A Partinico l’opposizione ha i numeri per sfiduciare il sindaco Pietro Rao, ma non quelli per governare un’alternativa, ed è proprio questo il motivo per cui le bocce restano sostanzialmente ferme. Una tesi che è sempre stata affidata ad ipotesi ma che adesso diventa una certezza. Ed è il consigliere di opposizione Giovanni Pantaleo, che da un anno ha ritirato il proprio sostegno all’attuale amministrazione, a confermare che non esistono le condizioni per far cadere il governo cittadino. Non tanto per i “demeriti” che vengono affibbiati alla giunta Rao, quanto per l’incapacità dell’opposizione stessa di saper trovare una sintesi al suo interno.
Le dichiarazioni del consigliere arrivano mentre in città torna ad accendersi il confronto sulla possibilità di chiudere anzitempo il mandato dell’attuale governo cittadino, che scadrebbe nell’autunno del 2027, quindi fra quasi un anno e mezzo. Un tema che ciclicamente riemerge da quando Rao ha perso la maggioranza consiliare che lo aveva accompagnato all’inizio del mandato. Se nel novembre 2022, al momento dell’insediamento, il sindaco poteva contare su 15 consiglieri comunali su 24, oggi i numeri si sono drasticamente ridotti e i consiglieri che sostengono l’amministrazione sono appena 9. Nonostante ciò, secondo Pantaleo, una sfiducia approvata in questa fase rischierebbe di ottenere l’effetto opposto rispetto a quello auspicato dai suoi promotori. «Se i numeri sono numeri e se la matematica non è un’opinione – afferma – significherebbe semplicemente ridare il mandato elettorale all’attuale sindaco». Per il consigliere, infatti, l’attuale opposizione dispone di una maggioranza in Consiglio comunale, ma non può vantare la stessa forza sul piano elettorale. Da qui la convinzione che un eventuale ritorno alle urne possa trasformarsi in una nuova investitura popolare per Rao.
Pantaleo respinge quindi gli appelli di quanti chiedono uno “scatto d’orgoglio” per presentare la mozione per la decadenza del sindaco di Partinico Rao. A suo giudizio, una sfiducia non può essere un gesto simbolico o dettato dall’istinto, ma deve inserirsi in una strategia politica chiara e condivisa. «Chi vuole presentare, con queste condizioni, una sfiducia vuole riconfermare chi oggi contesta», sostiene. A pesare sul ragionamento del consigliere è soprattutto la frammentazione del fronte alternativo all’amministrazione. Le divisioni che hanno segnato il centrodestra alle ultime elezioni comunali non sono mai state del tutto superate e continuano a condizionare i rapporti tra le diverse componenti dell’opposizione.

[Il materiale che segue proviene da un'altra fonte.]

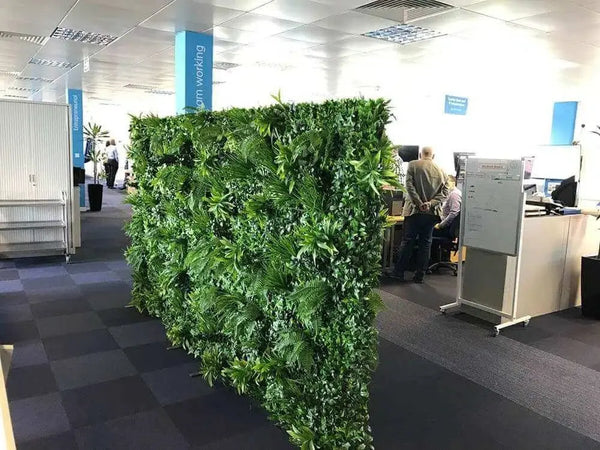 Freestanding artificial green wall partition between desks in an open-plan office
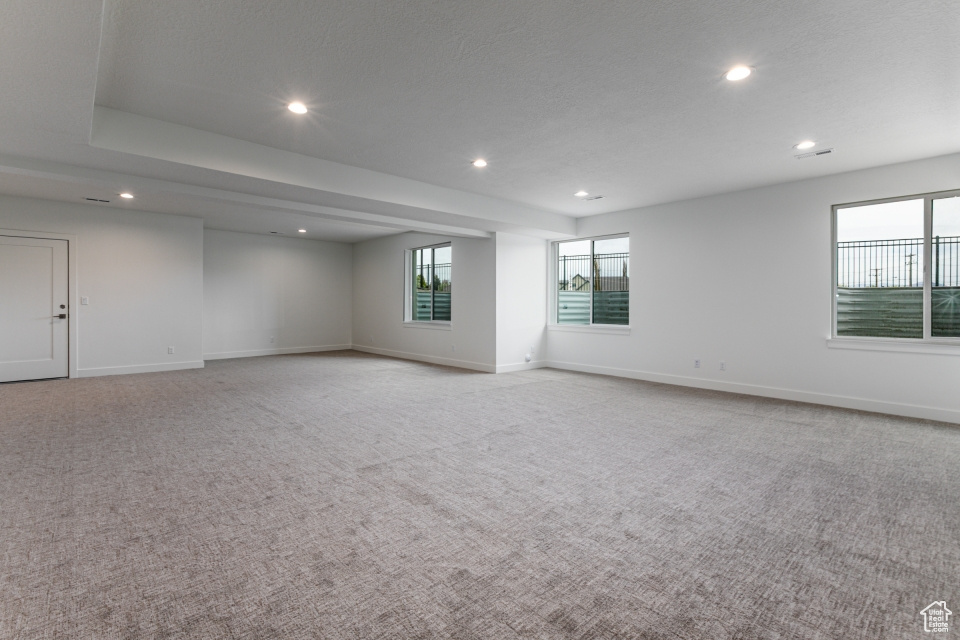 Empty room featuring recessed lighting and light colored carpet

Una situazione che, secondo Pantaleo, potrebbe persino aprire scenari imprevedibili in caso di nuove elezioni.
Del resto, un primo tentativo di avviare il percorso della sfiducia, promosso nei mesi scorsi su iniziativa di Fratelli d’Italia, non riuscì nemmeno a raggiungere i numeri necessari per approdare in aula. Un episodio che fotografò con chiarezza le difficoltà di un’opposizione numericamente forte ma politicamente divisa. Pur ribadendo il proprio distacco dall’amministrazione, Pantaleo mantiene toni rispettosi nei confronti del sindaco: «È una persona che ho sempre rispettato da 25 anni e alla quale riconosco enormi qualità e capacità», afferma, pur criticandone spesso il modus operandi. Nel palazzo, dunque, il dibattito resta aperto. Ma mentre la maggioranza del sindaco si è progressivamente assottigliata, l’opposizione continua a fare i conti con le proprie divisioni. E proprio questa contraddizione, oggi, sembra essere il principale ostacolo a qualsiasi tentativo di cambiare gli equilibri politici della città.